[Excerpt]
>>>>>
Gloria Yakubu, Nden Julius Nimnan, Ojiakor Peace Amara and Kotiya Babayo Philip



Courtesy: www.amazon.com

Abstract

This study examines the thematic concerns in Helon Habila’s Oil on Water from an ecolinguistic perspective. The objective is to identify the linguistic means through which evaluation as an ecolinguistic tool is realised in the text and to describe how this tool is deployed in portraying the thematic concerns discussed by the author. Using evaluation as one of the toolkits proposed by Arran Stibbe in his ecolinguistics framework, the study analysed five sample texts purposively extracted from Habila’s Oil on Water. The findings reveal that evaluation in the analysed texts is constructed using a variety of sentence types, pronominal reference, additive and adversative conjunctions, nominals, verbal, linguistic contrast, and descriptive and evaluative lexical items. Sentence types such as complex and compound-complex sentences help clarify, elaborate, and construct a multidimensional depiction of the environmental issues Habila conveys in the text. The study concludes that the creative utilisation of evaluation as an ecolinguistic device attests to Habila’s novel being mainly information-laden and fact-given.

Keywords: Helon Habila, Oil on Water, Ecolinguistics, Environmental concerns.
<<<<<
[Excerpted data]
>>>>>
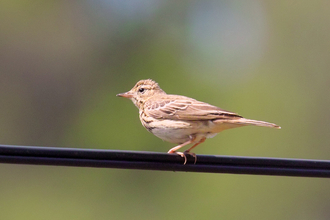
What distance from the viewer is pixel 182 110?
8.44 metres

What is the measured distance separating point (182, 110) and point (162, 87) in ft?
71.9

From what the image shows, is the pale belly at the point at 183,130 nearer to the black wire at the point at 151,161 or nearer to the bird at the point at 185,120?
the bird at the point at 185,120

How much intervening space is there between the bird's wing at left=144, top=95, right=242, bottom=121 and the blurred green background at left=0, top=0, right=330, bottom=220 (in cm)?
1635

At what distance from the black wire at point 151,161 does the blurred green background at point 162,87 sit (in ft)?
63.7

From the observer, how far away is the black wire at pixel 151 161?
5.22 meters

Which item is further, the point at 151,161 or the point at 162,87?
the point at 162,87

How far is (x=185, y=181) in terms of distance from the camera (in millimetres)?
29969

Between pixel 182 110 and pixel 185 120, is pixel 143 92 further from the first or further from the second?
pixel 185 120

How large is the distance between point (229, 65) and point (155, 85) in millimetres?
33220

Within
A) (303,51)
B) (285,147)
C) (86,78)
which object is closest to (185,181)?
(285,147)

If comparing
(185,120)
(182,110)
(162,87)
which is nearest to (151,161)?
(185,120)

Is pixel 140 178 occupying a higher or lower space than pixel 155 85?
lower

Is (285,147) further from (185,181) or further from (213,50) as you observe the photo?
(213,50)

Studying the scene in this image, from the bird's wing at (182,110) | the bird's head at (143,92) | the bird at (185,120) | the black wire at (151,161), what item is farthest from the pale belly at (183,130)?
the black wire at (151,161)
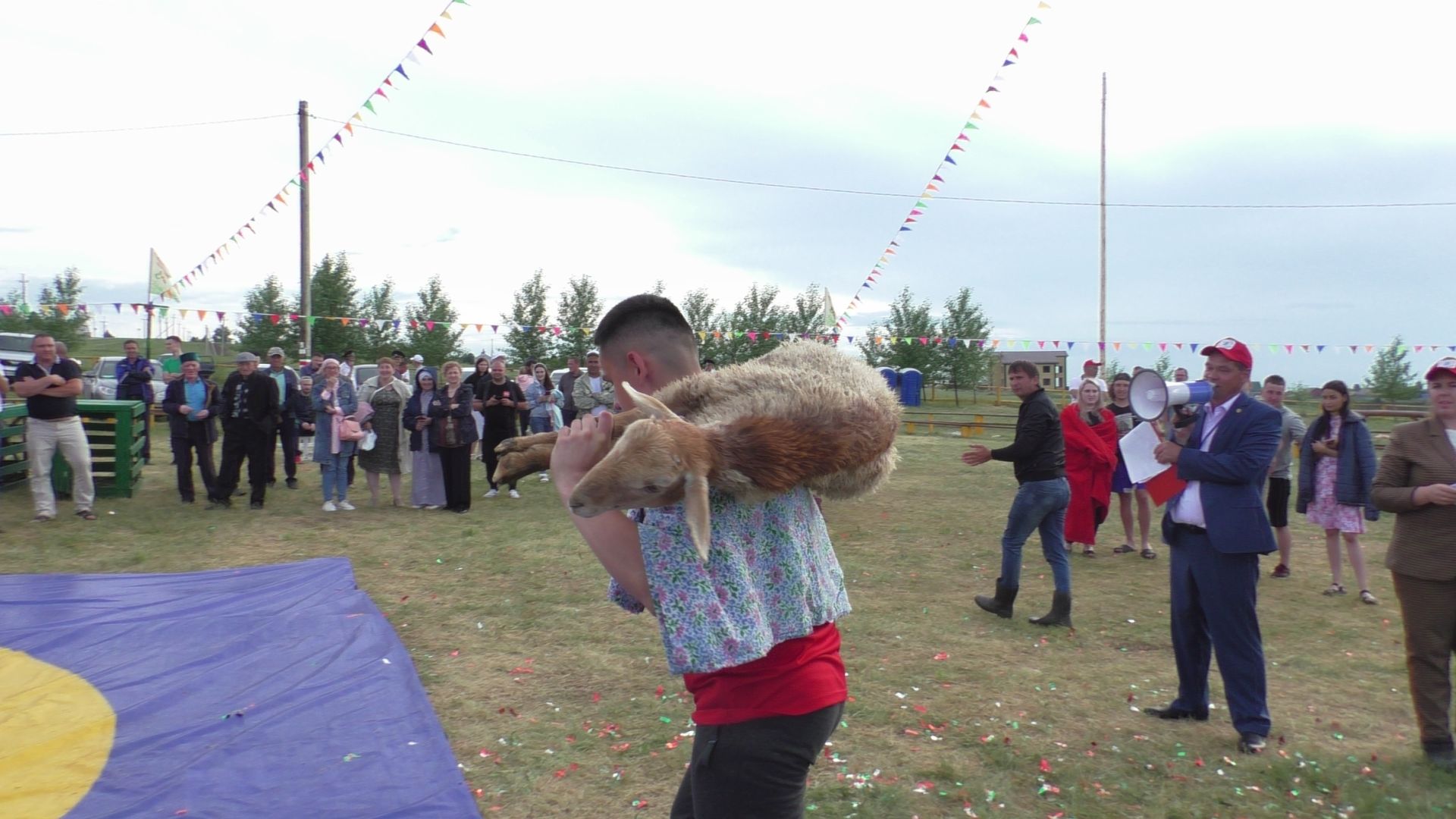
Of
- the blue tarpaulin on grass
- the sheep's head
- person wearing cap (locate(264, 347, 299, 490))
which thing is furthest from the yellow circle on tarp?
person wearing cap (locate(264, 347, 299, 490))

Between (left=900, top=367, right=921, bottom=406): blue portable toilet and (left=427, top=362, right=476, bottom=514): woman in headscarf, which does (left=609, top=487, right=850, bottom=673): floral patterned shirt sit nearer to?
(left=427, top=362, right=476, bottom=514): woman in headscarf

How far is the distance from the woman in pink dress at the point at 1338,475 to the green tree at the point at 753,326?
1476cm

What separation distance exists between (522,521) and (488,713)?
18.9 ft

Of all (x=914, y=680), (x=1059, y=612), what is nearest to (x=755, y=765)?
(x=914, y=680)

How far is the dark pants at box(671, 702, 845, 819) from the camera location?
5.41ft

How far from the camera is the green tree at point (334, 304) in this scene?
28.4 meters

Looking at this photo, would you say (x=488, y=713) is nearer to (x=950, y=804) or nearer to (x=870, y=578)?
(x=950, y=804)

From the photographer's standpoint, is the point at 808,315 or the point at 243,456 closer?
the point at 243,456

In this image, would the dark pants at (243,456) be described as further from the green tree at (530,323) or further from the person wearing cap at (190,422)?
the green tree at (530,323)

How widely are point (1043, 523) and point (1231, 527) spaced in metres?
2.22

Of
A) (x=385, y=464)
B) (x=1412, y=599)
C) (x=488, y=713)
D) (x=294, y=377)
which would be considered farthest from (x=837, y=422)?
(x=294, y=377)

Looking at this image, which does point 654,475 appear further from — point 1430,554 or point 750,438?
point 1430,554

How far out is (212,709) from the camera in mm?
4363

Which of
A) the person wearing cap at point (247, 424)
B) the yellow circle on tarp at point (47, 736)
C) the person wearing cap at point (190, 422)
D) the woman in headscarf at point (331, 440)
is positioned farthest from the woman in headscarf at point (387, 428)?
the yellow circle on tarp at point (47, 736)
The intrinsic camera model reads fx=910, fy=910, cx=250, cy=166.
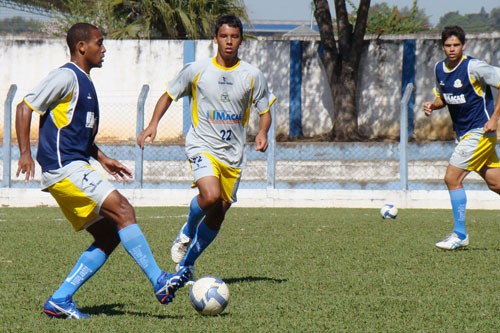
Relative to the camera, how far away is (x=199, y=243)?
7262 millimetres

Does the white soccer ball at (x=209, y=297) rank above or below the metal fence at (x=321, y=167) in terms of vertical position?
above

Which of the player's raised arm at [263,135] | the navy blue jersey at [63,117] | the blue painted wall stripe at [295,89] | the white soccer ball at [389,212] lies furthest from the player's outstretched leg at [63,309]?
the blue painted wall stripe at [295,89]

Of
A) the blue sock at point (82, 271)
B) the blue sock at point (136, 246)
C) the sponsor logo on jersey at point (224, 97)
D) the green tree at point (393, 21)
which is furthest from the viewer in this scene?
the green tree at point (393, 21)

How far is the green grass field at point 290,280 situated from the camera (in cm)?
560

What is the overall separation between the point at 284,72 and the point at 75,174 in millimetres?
18943

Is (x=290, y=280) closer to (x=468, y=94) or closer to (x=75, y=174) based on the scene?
Result: (x=75, y=174)

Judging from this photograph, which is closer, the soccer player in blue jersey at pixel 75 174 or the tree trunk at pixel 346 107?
the soccer player in blue jersey at pixel 75 174

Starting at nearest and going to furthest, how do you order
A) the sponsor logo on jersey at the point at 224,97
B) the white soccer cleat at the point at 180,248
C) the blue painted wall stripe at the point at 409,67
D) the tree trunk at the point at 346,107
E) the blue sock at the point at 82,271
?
the blue sock at the point at 82,271 → the sponsor logo on jersey at the point at 224,97 → the white soccer cleat at the point at 180,248 → the tree trunk at the point at 346,107 → the blue painted wall stripe at the point at 409,67

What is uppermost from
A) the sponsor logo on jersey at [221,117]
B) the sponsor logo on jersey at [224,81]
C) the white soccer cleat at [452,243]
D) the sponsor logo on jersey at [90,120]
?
the sponsor logo on jersey at [224,81]

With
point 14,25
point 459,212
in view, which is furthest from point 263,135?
point 14,25

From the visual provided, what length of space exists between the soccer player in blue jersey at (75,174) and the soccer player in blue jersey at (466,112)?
15.2ft

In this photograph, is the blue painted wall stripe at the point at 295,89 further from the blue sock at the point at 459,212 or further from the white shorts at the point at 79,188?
the white shorts at the point at 79,188

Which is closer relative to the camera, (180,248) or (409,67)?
(180,248)

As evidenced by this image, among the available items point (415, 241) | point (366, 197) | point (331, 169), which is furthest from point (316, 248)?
point (331, 169)
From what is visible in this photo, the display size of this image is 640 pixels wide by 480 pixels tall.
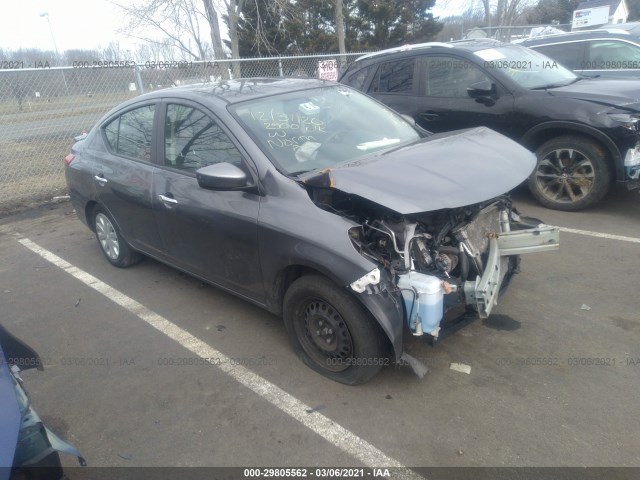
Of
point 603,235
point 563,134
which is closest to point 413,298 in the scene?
point 603,235

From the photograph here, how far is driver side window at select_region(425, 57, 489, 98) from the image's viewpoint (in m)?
5.92

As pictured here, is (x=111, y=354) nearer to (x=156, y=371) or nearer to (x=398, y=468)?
(x=156, y=371)

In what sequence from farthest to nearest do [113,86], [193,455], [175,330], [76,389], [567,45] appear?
[113,86]
[567,45]
[175,330]
[76,389]
[193,455]

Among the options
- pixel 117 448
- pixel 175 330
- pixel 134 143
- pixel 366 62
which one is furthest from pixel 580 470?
pixel 366 62

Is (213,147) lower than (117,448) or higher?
higher

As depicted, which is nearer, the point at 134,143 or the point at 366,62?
the point at 134,143

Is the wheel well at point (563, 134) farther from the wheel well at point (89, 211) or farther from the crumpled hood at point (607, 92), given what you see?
the wheel well at point (89, 211)

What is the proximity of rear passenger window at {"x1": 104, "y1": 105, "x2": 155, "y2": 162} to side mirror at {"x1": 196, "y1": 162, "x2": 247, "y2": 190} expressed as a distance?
1.25 metres

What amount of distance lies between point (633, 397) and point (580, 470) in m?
0.72

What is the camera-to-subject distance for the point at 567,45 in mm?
8430

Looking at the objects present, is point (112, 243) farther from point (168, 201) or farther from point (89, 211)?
point (168, 201)

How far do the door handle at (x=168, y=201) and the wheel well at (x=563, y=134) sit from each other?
4056 mm

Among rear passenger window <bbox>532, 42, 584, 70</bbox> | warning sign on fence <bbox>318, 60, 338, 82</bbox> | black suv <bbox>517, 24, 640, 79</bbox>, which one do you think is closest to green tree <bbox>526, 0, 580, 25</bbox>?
warning sign on fence <bbox>318, 60, 338, 82</bbox>

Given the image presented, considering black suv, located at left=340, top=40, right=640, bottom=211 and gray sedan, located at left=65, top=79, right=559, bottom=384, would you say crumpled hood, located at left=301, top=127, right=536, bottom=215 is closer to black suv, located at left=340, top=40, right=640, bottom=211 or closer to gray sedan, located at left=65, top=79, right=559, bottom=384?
gray sedan, located at left=65, top=79, right=559, bottom=384
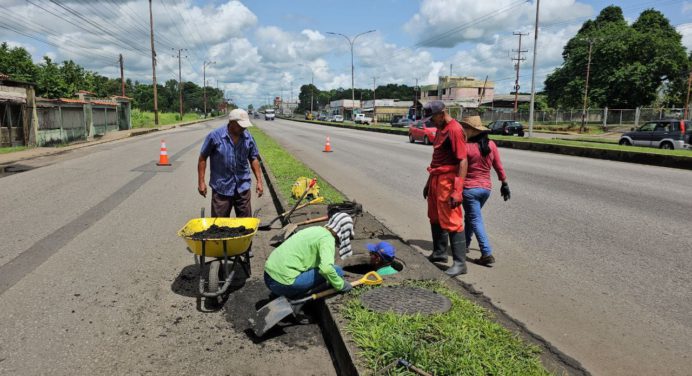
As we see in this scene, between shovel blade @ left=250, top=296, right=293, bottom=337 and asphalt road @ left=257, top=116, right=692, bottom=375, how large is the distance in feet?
6.30

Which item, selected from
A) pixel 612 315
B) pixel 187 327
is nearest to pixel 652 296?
pixel 612 315

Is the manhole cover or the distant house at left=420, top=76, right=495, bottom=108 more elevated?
the distant house at left=420, top=76, right=495, bottom=108

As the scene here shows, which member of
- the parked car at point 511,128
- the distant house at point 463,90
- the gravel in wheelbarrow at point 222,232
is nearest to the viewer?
the gravel in wheelbarrow at point 222,232

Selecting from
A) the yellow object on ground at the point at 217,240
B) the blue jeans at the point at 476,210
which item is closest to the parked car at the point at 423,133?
the blue jeans at the point at 476,210

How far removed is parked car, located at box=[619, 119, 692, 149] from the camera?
20.0m

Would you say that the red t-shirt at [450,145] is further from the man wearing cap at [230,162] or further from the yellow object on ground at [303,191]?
the yellow object on ground at [303,191]

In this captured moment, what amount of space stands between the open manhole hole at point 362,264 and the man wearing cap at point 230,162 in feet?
4.72

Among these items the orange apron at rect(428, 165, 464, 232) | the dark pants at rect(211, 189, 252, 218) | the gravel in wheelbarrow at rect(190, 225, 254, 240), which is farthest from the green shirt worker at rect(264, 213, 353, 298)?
the dark pants at rect(211, 189, 252, 218)

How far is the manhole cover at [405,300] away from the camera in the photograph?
144 inches

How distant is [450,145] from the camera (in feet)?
15.2

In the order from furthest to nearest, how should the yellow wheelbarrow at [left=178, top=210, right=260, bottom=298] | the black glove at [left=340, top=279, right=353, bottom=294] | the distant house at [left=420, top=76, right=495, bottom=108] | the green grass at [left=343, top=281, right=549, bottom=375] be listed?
the distant house at [left=420, top=76, right=495, bottom=108], the yellow wheelbarrow at [left=178, top=210, right=260, bottom=298], the black glove at [left=340, top=279, right=353, bottom=294], the green grass at [left=343, top=281, right=549, bottom=375]

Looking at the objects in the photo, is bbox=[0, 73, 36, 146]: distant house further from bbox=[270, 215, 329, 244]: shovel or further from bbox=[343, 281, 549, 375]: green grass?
bbox=[343, 281, 549, 375]: green grass

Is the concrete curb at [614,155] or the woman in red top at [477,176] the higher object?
the woman in red top at [477,176]

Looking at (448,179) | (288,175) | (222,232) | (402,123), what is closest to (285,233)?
(222,232)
<<<<<
[Task brief] Write out the full excerpt on the ecolinguistic study of Oil on Water, word for word. The records are taken from a separate source.

[Solution]
Gloria Yakubu, Nden Julius Nimnan, Ojiakor Peace Amara and Kotiya Babayo Philip



Courtesy: www.amazon.com

Abstract

This study examines the thematic concerns in Helon Habila’s Oil on Water from an ecolinguistic perspective. The objective is to identify the linguistic means through which evaluation as an ecolinguistic tool is realised in the text and to describe how this tool is deployed in portraying the thematic concerns discussed by the author. Using evaluation as one of the toolkits proposed by Arran Stibbe in his ecolinguistics framework, the study analysed five sample texts purposively extracted from Habila’s Oil on Water. The findings reveal that evaluation in the analysed texts is constructed using a variety of sentence types, pronominal reference, additive and adversative conjunctions, nominals, verbal, linguistic contrast, and descriptive and evaluative lexical items. Sentence types such as complex and compound-complex sentences help clarify, elaborate, and construct a multidimensional depiction of the environmental issues Habila conveys in the text. The study concludes that the creative utilisation of evaluation as an ecolinguistic device attests to Habila’s novel being mainly information-laden and fact-given.

Keywords: Helon Habila, Oil on Water, Ecolinguistics, Environmental concerns.